## Passage shown
-- Opening Marker --

At the same time, print and distribution costs remained largely fixed, while fuel and newsprint costs fluctuated upward.

In short, weekend editions were becoming harder to defend commercially, not because of editorial weakness but because the underlying audience base was shrinking steadily.

Covid-19: An accelerator, not the origin

When Covid-19 buffeted the globe, structural erosion in weekend editions in Uganda was already entrenched before 2020.

Covid-19 just compounded the fragility. Distribution networks were disrupted, vendors disappeared from the streets, advertising budgets tightened sharply, and readers accelerated their migration to digital platforms.

Conversations, especially had started in boardrooms, but with the hope that there was going to be a point of rejuvenation. 

However, with Covid-19 worsening what was already a fragile issue, the situation just worsened.  

The regional reckoning

In October 2023, Mwananchi Communications Limited in Tanzania, a subsidiary of Nation Media Group (NMG), signalled the direction of travel when it stopped publishing its weekend editions in print form.

On December 30, 2023, managing director Bakari S. Machumu formally announced that The Citizen on Saturday and The Citizen on Sunday would transition to digital-only formats effective January 2024. The message was framed as a “digital-first” evolution.

-- Closing Marker --

## Exercise instructions
**a.** In the passage on weekend newspaper editions, what are the answers to these questions?
(i) How does the section heading describe Covid-19's role?
(ii) Which company stopped publishing its weekend editions in print in October 2023?
(iii) Which two titles were to become digital-only from January 2024?
**b.** Could you carry the passage on weekend newspaper editions forward from its final sentence?

## Dataset content
-- Opening Marker --

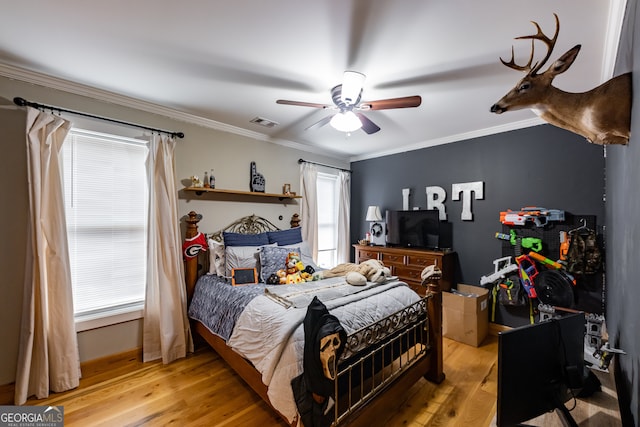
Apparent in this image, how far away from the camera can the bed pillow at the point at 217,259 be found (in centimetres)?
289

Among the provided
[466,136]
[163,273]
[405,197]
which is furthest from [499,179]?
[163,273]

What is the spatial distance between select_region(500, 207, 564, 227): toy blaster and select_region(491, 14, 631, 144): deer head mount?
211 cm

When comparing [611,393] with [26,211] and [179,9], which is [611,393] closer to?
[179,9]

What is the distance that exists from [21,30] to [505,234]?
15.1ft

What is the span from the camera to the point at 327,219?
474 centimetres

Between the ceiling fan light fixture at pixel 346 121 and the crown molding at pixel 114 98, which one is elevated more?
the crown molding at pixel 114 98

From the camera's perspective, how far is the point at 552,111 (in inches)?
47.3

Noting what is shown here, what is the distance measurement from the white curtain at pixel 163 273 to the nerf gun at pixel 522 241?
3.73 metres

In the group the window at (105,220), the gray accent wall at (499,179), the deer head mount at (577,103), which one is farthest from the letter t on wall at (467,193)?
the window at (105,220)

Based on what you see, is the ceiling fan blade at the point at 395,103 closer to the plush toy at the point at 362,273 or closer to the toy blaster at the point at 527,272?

-- Closing Marker --

## Responses by item number
**a.**
(i) An accelerator, not the origin.
(ii) Mwananchi Communications Limited in Tanzania, a subsidiary of Nation Media Group (NMG).
(iii) The Citizen on Saturday and The Citizen on Sunday.

**b.**
The business subtext, however, told of the story of weekend print becoming structurally fragile.

Inside NMG, sources indicate a broader rethink was underway. Struggling editions, particularly weekend papers whose circulation had failed to recover to pre-Covid levels, were under scrutiny.

Uganda initially appeared more resilient. Circulation numbers were still described as “not so bad,” but they remained far below historic levels. Namuwongo chose caution and adopted a wait-and-see approach.

But waiting does not reverse long-term arithmetic.

By late 2024, circulation for the weekend titles had reportedly fallen below 10,000 copies, a sharp contrast to the 25,000-plus levels recorded a decade earlier. 

The appeal of maintaining two distinct weekend mastheads, Saturday Monitor and Sunday Monitor, collided with hard economics.

In October 2024, a decision was taken to merge the two editions effective February 2025.

Competitive optics and strategic hesitation

Then came a complication.

New Vision moved first with its own consolidation. The optics shifted. In a market where perception influences advertiser confidence and newsroom morale, being seen as reacting rather than leading carries reputational risks.

Boardroom sources indicate that Monitor briefly delayed its merger announcement, partly for strategic reasons and partly to allow newly appointed NMG Uganda managing director Susan Nsibirwa time to reassess the landscape.

But structural decline curves do not pause for optics.

With circulation stubbornly below viability thresholds and no visible rebound, the arithmetic prevailed.

Gradually, readers noticed marketing teasers hinting that “two would become one.” Then came the formal announcement: Saturday and Sunday Monitor would merge into a single Weekend Monitor.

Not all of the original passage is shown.